Aside from the policy implications of Paul Ryan’s new poverty plan, and its collision with the fiscal priorities he so recently championed, Ross Douthat raises the internal GOP question of whether he’s now assumed leadership of the reformicons who had more or less given up on him. The answer from Ross is a pretty emphatic “yes:”
Taken as a whole, this document basically eliminates the daylight that existed between “Ryanism” and reform conservatism on safety net reform. As I discussed two weeks ago, the reformocon quasi-movement has tended to view some of the projected discretionary cuts in the Ryan budgets as implausible and/or unnecessary, and generally prefers a revenue-neutral overhaul of the safety net that spends more on some programs (an E.I.T.C. expansion or wage subsidy, most notably) while cutting others and devolving others to the states. That’s basically what Ryan is proposing here, in a more detailed form than we’ve seen from any other figure of his stature to date, which means that there is now pretty clear unity (on this set of issues) between the House Budget chairman and the wonks who have praised him on entitlement reform, health care reform and other issues in the past.
At the same time, Ryan’s blueprint synthesizes “reformocon” ideas with proposals that fit pretty easily under the other possible rubric for a renovated conservative domestic policy — libertarian populism, a framework associated with writers like Ben Domenech and Conn Carroll and Tim Carney, and one that’s been much discussed in this space. That is, in addition to the safety-net overhaul, Ryan includes proposals for criminal-justice reform, cuts to corporate welfare, and an attack on “regressive regulations” like occupational licensing — all areas where libertarian ideas might help move the G.O.P. away from its “party of the rich white people” brand, and/or where a libertarian critique of state power is plausibly connected to the interests of the working class and poor. (Utah Senator Mike Lee has also been working toward this kind of synthesis; it’s his sentencing reform proposal that Ryan endorses.) It’s always been clear, I think, that the two varieties of reform can overlap in productive ways; this is a case study in what that might look like.

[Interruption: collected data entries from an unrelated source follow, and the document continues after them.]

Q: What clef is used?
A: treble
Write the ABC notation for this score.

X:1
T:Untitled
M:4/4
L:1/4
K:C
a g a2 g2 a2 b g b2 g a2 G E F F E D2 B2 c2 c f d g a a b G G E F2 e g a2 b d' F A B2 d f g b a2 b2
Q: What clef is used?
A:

Douthat even gives Ryan credit for creating the “policy space” for reformicon ideas by going after Medicare and (back in 2005) Social Security, showing where the money would come from for “reformed” social spending. So I guess all the nastiness associated with him was just a big prelude to this moment.
I expect to hear renewed talk about Ryan ’16 any day now. And he didn’t even have to make a trip to Iowa.